WHAT TO PRODUCE
Rewrite every line of the entries below as a numbered list, one line per item, with the blank lines dropped.

══ RECORD SET ══

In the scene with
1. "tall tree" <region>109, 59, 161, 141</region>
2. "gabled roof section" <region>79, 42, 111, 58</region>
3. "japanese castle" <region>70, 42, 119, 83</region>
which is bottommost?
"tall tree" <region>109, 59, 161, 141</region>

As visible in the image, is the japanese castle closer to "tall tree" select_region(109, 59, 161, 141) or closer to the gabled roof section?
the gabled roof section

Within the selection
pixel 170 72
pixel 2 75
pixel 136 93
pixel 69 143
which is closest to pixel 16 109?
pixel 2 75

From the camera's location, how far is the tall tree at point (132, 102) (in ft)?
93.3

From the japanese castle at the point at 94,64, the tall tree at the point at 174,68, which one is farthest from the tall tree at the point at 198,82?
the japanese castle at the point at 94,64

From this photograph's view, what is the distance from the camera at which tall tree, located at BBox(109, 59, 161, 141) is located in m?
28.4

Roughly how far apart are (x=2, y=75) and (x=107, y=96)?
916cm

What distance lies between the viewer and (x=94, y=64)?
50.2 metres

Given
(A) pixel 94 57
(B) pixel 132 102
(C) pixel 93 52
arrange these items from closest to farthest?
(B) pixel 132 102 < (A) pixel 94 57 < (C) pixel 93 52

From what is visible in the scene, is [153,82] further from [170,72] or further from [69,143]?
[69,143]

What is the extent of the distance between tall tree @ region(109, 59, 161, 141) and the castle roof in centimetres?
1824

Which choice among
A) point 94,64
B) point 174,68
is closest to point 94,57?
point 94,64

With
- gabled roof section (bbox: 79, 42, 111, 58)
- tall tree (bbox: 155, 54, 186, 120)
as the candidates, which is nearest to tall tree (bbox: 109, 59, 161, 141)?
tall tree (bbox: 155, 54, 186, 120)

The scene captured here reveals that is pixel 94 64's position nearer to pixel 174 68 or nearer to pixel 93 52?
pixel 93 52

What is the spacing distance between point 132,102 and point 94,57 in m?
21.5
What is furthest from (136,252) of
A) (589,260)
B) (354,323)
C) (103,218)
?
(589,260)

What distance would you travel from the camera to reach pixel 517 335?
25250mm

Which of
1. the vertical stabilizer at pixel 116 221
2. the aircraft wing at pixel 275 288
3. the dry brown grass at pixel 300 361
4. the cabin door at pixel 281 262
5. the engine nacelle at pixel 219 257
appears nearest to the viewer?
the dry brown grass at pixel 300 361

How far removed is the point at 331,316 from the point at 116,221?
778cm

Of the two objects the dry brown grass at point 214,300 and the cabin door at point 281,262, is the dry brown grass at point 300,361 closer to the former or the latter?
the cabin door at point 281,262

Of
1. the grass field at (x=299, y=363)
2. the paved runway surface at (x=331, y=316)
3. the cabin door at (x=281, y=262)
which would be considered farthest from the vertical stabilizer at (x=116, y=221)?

═══

EXERCISE OUTPUT
1. In the scene with
2. 1. "tall tree" <region>109, 59, 161, 141</region>
3. 2. "gabled roof section" <region>79, 42, 111, 58</region>
4. 3. "japanese castle" <region>70, 42, 119, 83</region>
5. which is bottommost?
6. "tall tree" <region>109, 59, 161, 141</region>
7. As visible in the image, is the japanese castle closer to "tall tree" select_region(109, 59, 161, 141) or closer to the gabled roof section?
8. the gabled roof section
9. Within the selection
10. pixel 170 72
11. pixel 2 75
12. pixel 136 93
13. pixel 69 143
14. which is closest to pixel 16 109?
15. pixel 2 75
16. From the camera's location, how far is the tall tree at point (132, 102) (in ft)?
17. 93.3
18. From the japanese castle at the point at 94,64, the tall tree at the point at 174,68, which one is farthest from the tall tree at the point at 198,82?
19. the japanese castle at the point at 94,64
20. From this photograph's view, what is the distance from the camera at which tall tree, located at BBox(109, 59, 161, 141) is located in m?
21. 28.4
22. Roughly how far apart are (x=2, y=75) and (x=107, y=96)?
23. 916cm
24. What distance lies between the viewer and (x=94, y=64)?
25. 50.2 metres
26. Given
27. (A) pixel 94 57
28. (B) pixel 132 102
29. (C) pixel 93 52
30. arrange these items from closest to farthest?
31. (B) pixel 132 102 < (A) pixel 94 57 < (C) pixel 93 52
32. From what is visible in the scene, is [153,82] further from [170,72] or further from [69,143]?
33. [69,143]
34. What is the extent of the distance between tall tree @ region(109, 59, 161, 141) and the castle roof in centimetres?
35. 1824
36. Which choice among
37. A) point 94,64
38. B) point 174,68
39. is closest to point 94,57?
40. point 94,64
41. With
42. - gabled roof section (bbox: 79, 42, 111, 58)
43. - tall tree (bbox: 155, 54, 186, 120)
44. as the candidates, which is nearest to tall tree (bbox: 109, 59, 161, 141)?
45. tall tree (bbox: 155, 54, 186, 120)
46. The scene captured here reveals that is pixel 94 64's position nearer to pixel 174 68 or nearer to pixel 93 52?
47. pixel 93 52
48. What is the spacing distance between point 132,102 and point 94,57 in m?
49. 21.5
50. What is furthest from (136,252) of
51. A) (589,260)
52. B) (354,323)
53. C) (103,218)
54. ?
55. (589,260)
56. What distance would you travel from the camera to reach pixel 517 335?
57. 25250mm
58. Which of
59. 1. the vertical stabilizer at pixel 116 221
60. 2. the aircraft wing at pixel 275 288
61. 3. the dry brown grass at pixel 300 361
62. 4. the cabin door at pixel 281 262
63. 5. the engine nacelle at pixel 219 257
64. appears nearest to the viewer?
65. the dry brown grass at pixel 300 361
66. How far removed is the point at 331,316 from the point at 116,221?
67. 778cm
68. Of the two objects the dry brown grass at point 214,300 and the cabin door at point 281,262, is the dry brown grass at point 300,361 closer to the former or the latter?
69. the cabin door at point 281,262
70. Of
71. 1. the grass field at (x=299, y=363)
72. 2. the paved runway surface at (x=331, y=316)
73. 3. the cabin door at (x=281, y=262)
74. which would be considered farthest from the vertical stabilizer at (x=116, y=221)?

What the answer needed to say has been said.